··· Extracted entries
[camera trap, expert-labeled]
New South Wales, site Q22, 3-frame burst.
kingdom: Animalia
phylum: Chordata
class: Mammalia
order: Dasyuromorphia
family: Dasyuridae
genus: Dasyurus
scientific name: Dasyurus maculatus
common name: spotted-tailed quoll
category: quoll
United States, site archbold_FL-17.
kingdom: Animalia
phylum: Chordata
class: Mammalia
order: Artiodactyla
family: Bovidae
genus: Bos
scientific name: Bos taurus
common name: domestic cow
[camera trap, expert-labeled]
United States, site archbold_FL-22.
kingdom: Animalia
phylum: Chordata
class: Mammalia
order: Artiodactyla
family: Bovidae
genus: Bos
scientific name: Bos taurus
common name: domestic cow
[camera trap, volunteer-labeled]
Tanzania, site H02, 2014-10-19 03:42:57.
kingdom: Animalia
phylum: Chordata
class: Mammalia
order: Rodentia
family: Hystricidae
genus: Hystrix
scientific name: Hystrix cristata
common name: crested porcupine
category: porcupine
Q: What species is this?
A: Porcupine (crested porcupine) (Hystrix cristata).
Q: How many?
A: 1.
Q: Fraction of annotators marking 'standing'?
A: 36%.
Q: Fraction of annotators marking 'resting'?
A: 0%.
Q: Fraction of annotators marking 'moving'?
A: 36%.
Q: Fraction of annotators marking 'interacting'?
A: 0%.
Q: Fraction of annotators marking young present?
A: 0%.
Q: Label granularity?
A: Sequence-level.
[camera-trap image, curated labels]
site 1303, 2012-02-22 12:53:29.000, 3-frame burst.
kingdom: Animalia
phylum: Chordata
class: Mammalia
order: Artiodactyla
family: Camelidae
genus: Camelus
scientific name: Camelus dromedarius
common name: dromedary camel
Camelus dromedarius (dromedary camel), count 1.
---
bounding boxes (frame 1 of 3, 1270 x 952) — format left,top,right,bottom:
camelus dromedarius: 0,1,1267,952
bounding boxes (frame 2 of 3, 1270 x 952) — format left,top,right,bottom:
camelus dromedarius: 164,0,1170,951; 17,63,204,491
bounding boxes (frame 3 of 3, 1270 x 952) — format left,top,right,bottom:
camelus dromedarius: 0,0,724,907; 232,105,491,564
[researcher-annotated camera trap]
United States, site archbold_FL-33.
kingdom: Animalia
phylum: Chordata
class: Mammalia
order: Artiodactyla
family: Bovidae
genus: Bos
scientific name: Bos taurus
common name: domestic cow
······
▸ **What you should do**: Exactly reproduce the entries in their entirety.

▸ **Response box**:
[camera trap, expert-labeled]
New South Wales, site Q22, 3-frame burst.
kingdom: Animalia
phylum: Chordata
class: Mammalia
order: Dasyuromorphia
family: Dasyuridae
genus: Dasyurus
scientific name: Dasyurus maculatus
common name: spotted-tailed quoll
category: quoll
United States, site archbold_FL-17.
kingdom: Animalia
phylum: Chordata
class: Mammalia
order: Artiodactyla
family: Bovidae
genus: Bos
scientific name: Bos taurus
common name: domestic cow
[camera trap, expert-labeled]
United States, site archbold_FL-22.
kingdom: Animalia
phylum: Chordata
class: Mammalia
order: Artiodactyla
family: Bovidae
genus: Bos
scientific name: Bos taurus
common name: domestic cow
[camera trap, volunteer-labeled]
Tanzania, site H02, 2014-10-19 03:42:57.
kingdom: Animalia
phylum: Chordata
class: Mammalia
order: Rodentia
family: Hystricidae
genus: Hystrix
scientific name: Hystrix cristata
common name: crested porcupine
category: porcupine
Q: What species is this?
A: Porcupine (crested porcupine) (Hystrix cristata).
Q: How many?
A: 1.
Q: Fraction of annotators marking 'standing'?
A: 36%.
Q: Fraction of annotators marking 'resting'?
A: 0%.
Q: Fraction of annotators marking 'moving'?
A: 36%.
Q: Fraction of annotators marking 'interacting'?
A: 0%.
Q: Fraction of annotators marking young present?
A: 0%.
Q: Label granularity?
A: Sequence-level.
[camera-trap image, curated labels]
site 1303, 2012-02-22 12:53:29.000, 3-frame burst.
kingdom: Animalia
phylum: Chordata
class: Mammalia
order: Artiodactyla
family: Camelidae
genus: Camelus
scientific name: Camelus dromedarius
common name: dromedary camel
Camelus dromedarius (dromedary camel), count 1.
---
bounding boxes (frame 1 of 3, 1270 x 952) — format left,top,right,bottom:
camelus dromedarius: 0,1,1267,952
bounding boxes (frame 2 of 3, 1270 x 952) — format left,top,right,bottom:
camelus dromedarius: 164,0,1170,951; 17,63,204,491
bounding boxes (frame 3 of 3, 1270 x 952) — format left,top,right,bottom:
camelus dromedarius: 0,0,724,907; 232,105,491,564
[researcher-annotated camera trap]
United States, site archbold_FL-33.
kingdom: Animalia
phylum: Chordata
class: Mammalia
order: Artiodactyla
family: Bovidae
genus: Bos
scientific name: Bos taurus
common name: domestic cow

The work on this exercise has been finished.